Skin bumps are commonly seen in people living with BHD, and it is a symptom that can make people feel self-conscious. This case suggests that CO2 laser resurfacing can be an effective form of treatment for skin bumps in people with BHD.
There is currently no permeant treatment for skin bumps. There are several techniques that can remove them temporarily. This case suggests that CO2 laser resurfacing can be an effective form of treatment for skin bumps in people with BHD. However, the long-term effectiveness needs to be explored.

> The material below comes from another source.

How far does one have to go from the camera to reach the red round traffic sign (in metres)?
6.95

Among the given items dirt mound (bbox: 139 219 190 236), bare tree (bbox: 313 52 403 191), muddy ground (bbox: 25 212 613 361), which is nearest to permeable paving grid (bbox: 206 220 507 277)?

Pneumothorax recurrence 30 years after surgery in patient with BHD
Thirty years ago, a 63-year-old patient with BHD experienced two episodes of spontaneous lung collapse (also known as pneumothorax). This was treated and managed with surgery. The patient remained free of any lung issues and required no further treatment for BHD. Fast forward to the present day, the patient presented with a recurrent episode of lung collapse.
A chest x-ray revealed a lung collapse on the right side, and multiple cysts in the lungs. The patient was given non-surgical treatment and after eight days in hospital, the patient was discharged. Follow-up appointments in the next week and months showed no evidence of lung collapse recurrence and no related symptoms.
This case shows that lung collapses can happen even after surgery, highlighting the importance of being aware of the symptoms. If you have BHD, it is important to inform your doctor and to monitor any symptoms that you may have.